(DATA BELOW)

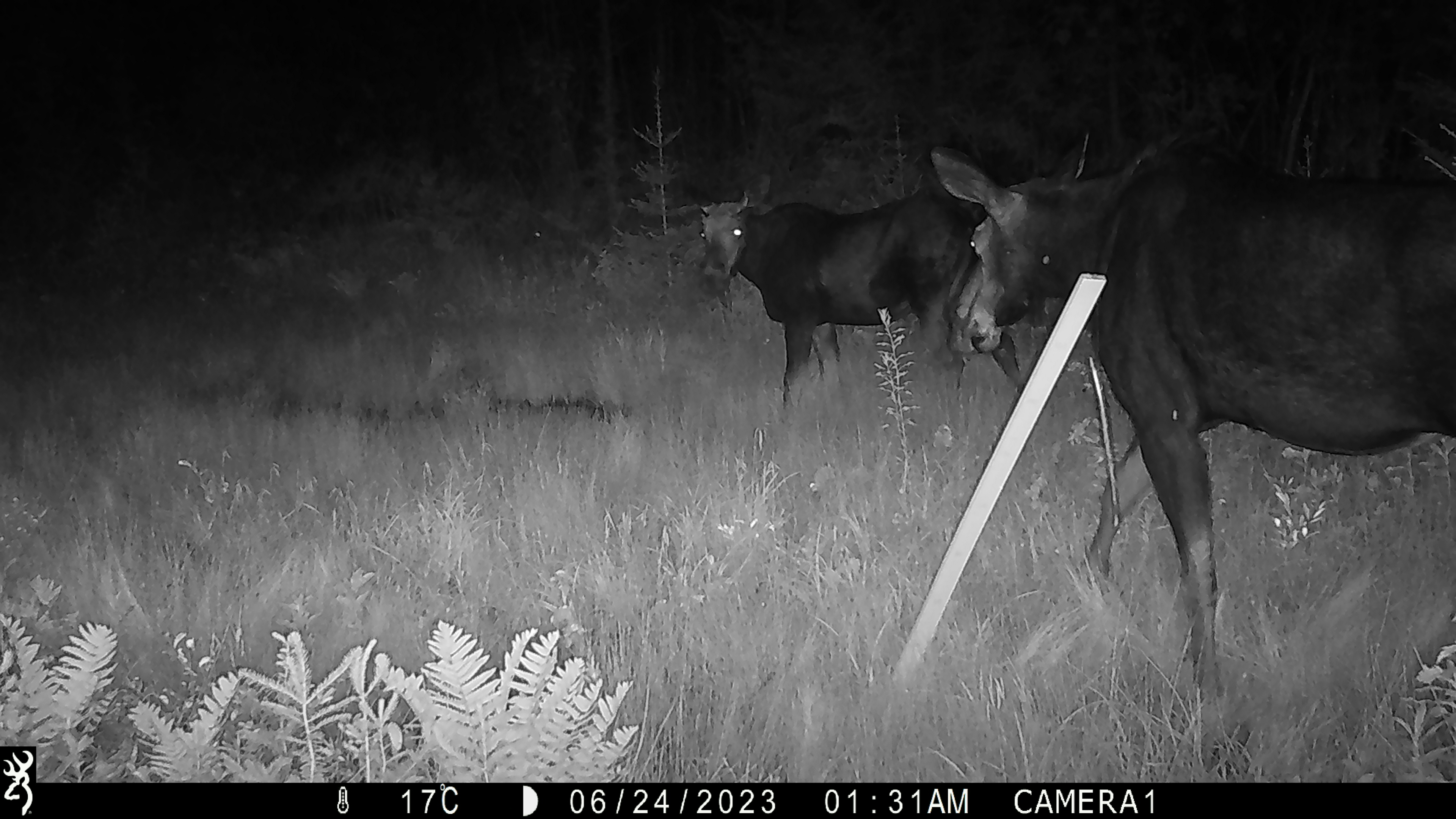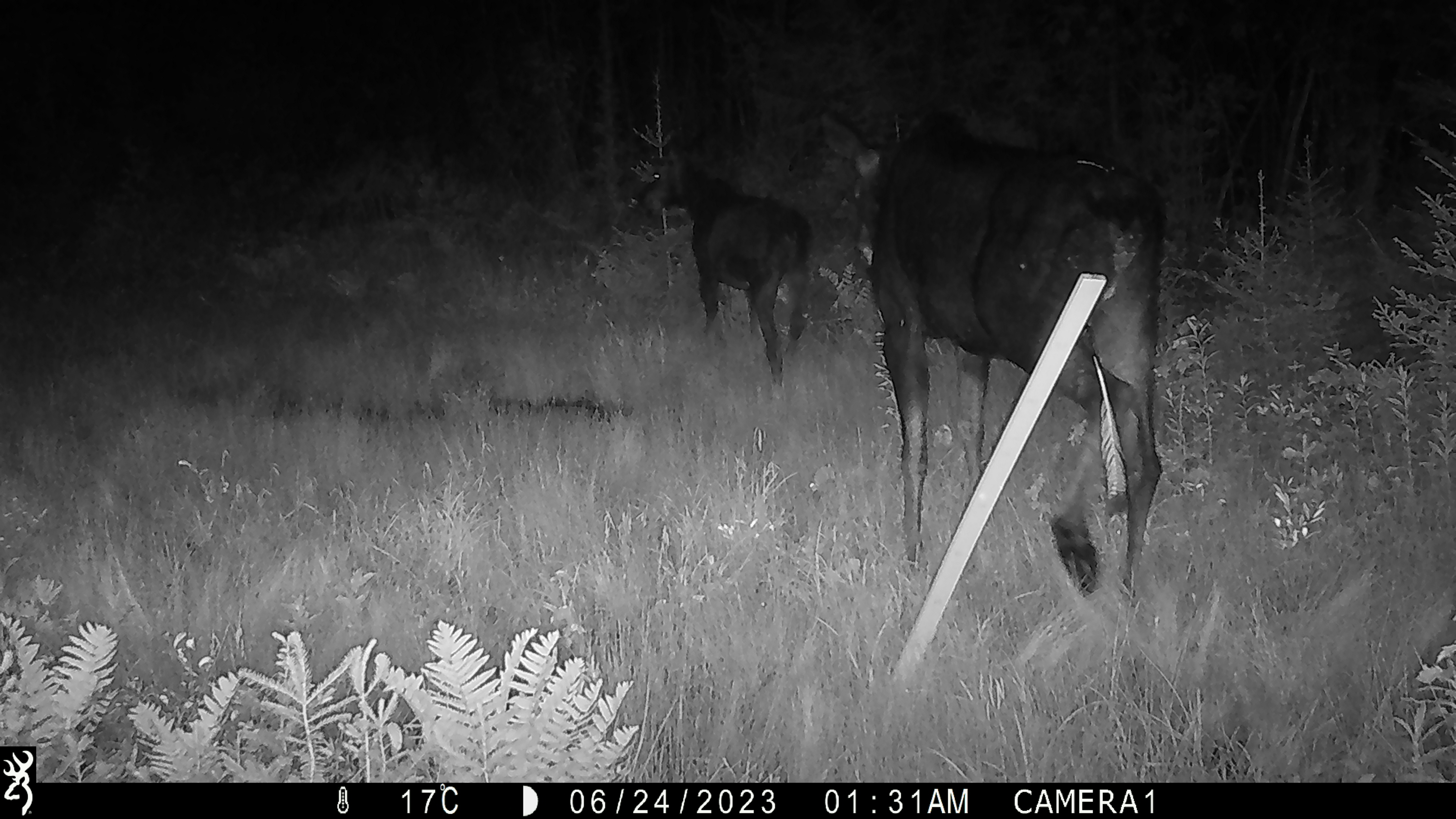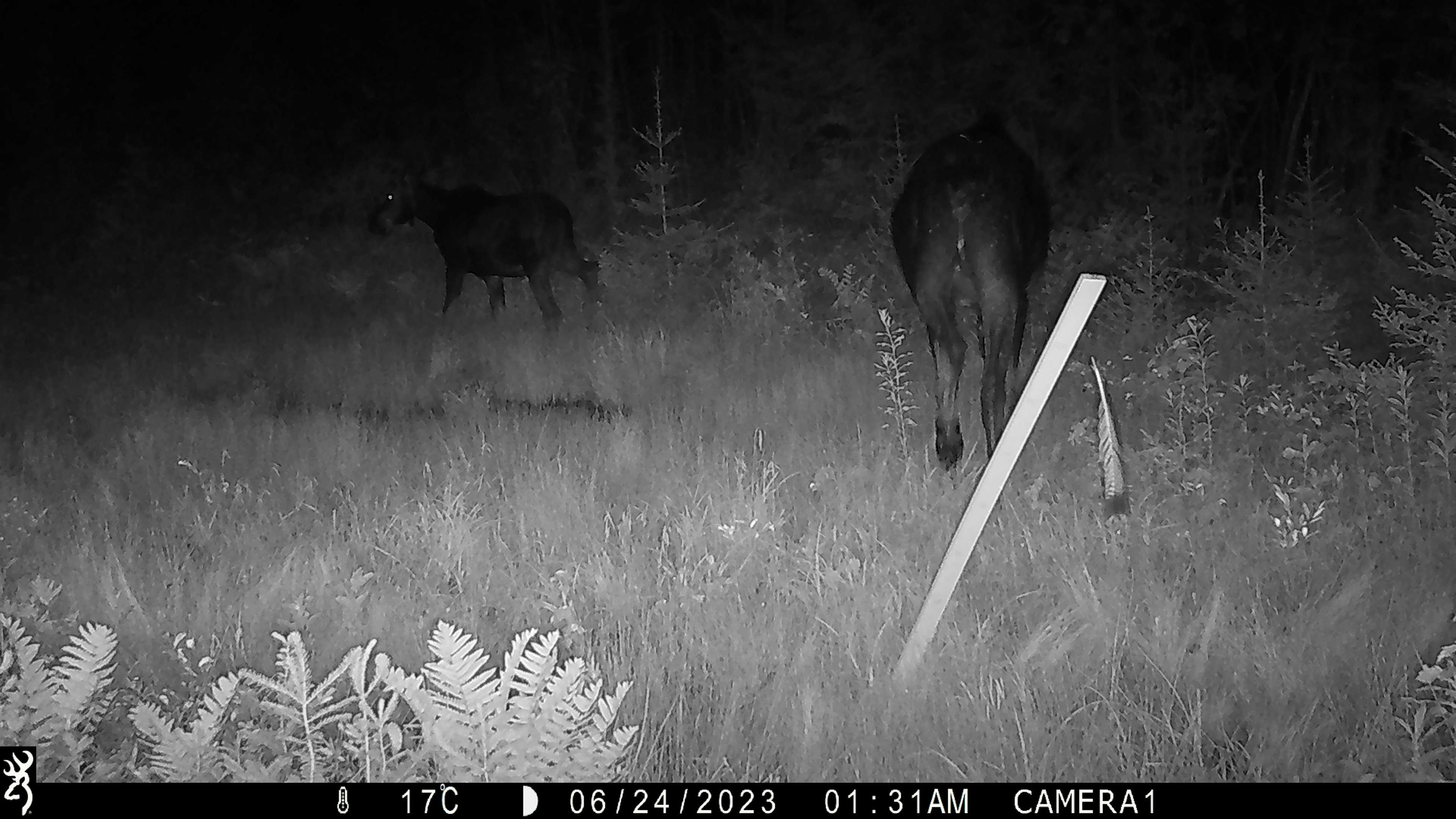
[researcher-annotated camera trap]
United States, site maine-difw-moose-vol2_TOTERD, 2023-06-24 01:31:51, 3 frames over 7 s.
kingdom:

(End DATA BELOW)

PROBLEM REQUIREMENTS:
Write the listing out again in full and unchanged, minus any pictures.

EXERCISE SOLUTION:
[researcher-annotated camera trap]
United States, site maine-difw-moose-vol2_TOTERD, 2023-06-24 01:31:51, 3 frames over 7 s.
kingdom:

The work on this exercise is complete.